### Tasks and exercises
**A.** In the excerpt on Viola's videotape Chott el-Djerid, where did Viola travel with Kira Perov?
**B.** Go on with the excerpt about Viola's Chott el-Djerid, picking up after its final sentence.

### Excerpt
--- START ---

Viola's 1979 videotape Chott el-Djerid (A Portrait in Light and Heat), which openly expresses his transcendent world view, reflects a change in his subject matter and his approach to it. In this work he moved away from action events in which he is the performer and entered a more ambiguous, imaginary realm. Chott magically captures the optical and acoustic distortions caused by the natural elements that result in, for example, desert mirages. After doing preliminary research on optical illusions created by the desert sun and the effect of a telephoto lens, Viola made a trip to the Sahara Desert in Tunisia with Kira Perov, an accomplished photographer from Australia who has collaborated with him on all subsequent projects. They traveled through the salt fields in a rented car; struggling with the intense heat and harsh wind that filled their lungs with sand, they experienced an environment similar to those into which Jewish, Islamic, and early Christian mystics exiled themselves.

--- END ---

### Dataset section
--- START ---

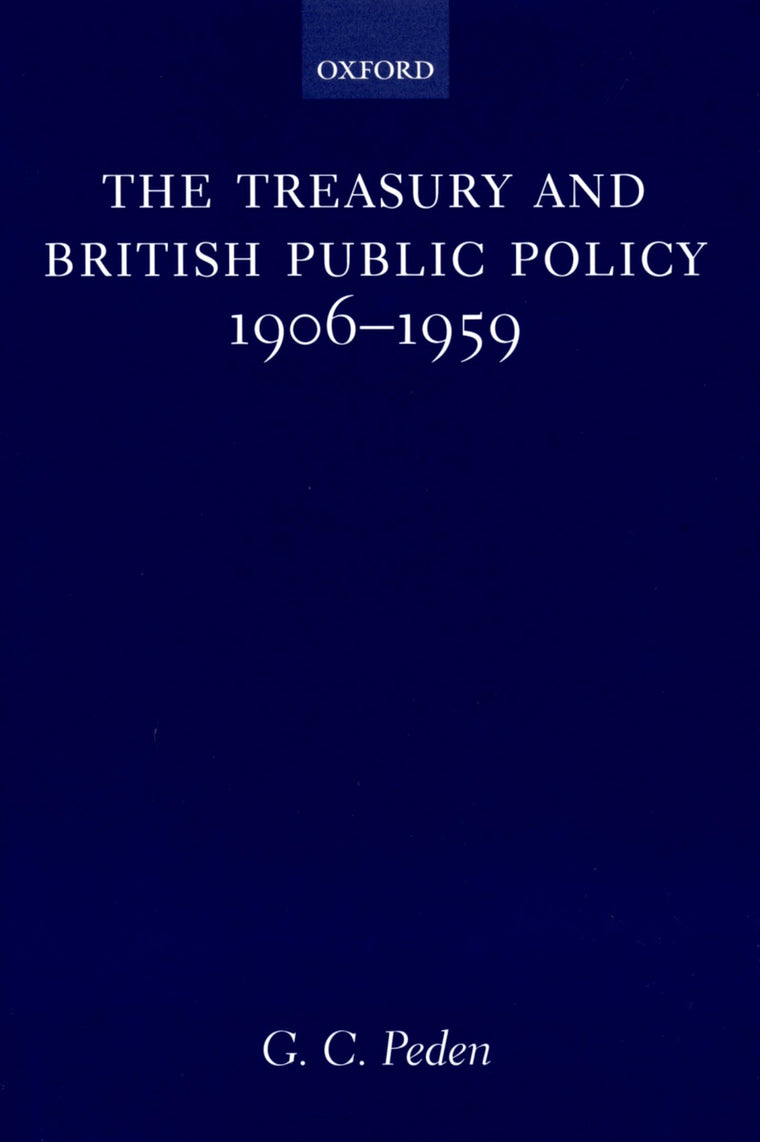 The Treasury and British Public Policy, 1906-1959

--- END ---

### Task-by-task results
**A.** The Sahara Desert in Tunisia.

**B.**
The first work that Viola began without meticulously formulating its structure beforehand, Chott was also the first project in which the landscape was the principal subject. Viola is unusual in that he approaches each frame of a piece much as a still photographer. Working only with Perov, and briefly with sound engineer Bob Bielecki, Viola used one video camera set on a tripod, and from a fixed vantage point he meticulously framed his subject. After waiting for up to several days for what he considered ideal atmospheric conditions, he recorded the image, at times moving his camera only a few inches from one shot to the next, planning so that later, during the editing process, he could fabricate a "zoom." Drawing upon the associations a particular site evokes and instinctively searching for its archetypal symbols, Viola slowly discovers the distinctive character of a place, probing the power and the energy of each space. On the desert this was the pastel-colored mirages floating mysteriously near the horizon.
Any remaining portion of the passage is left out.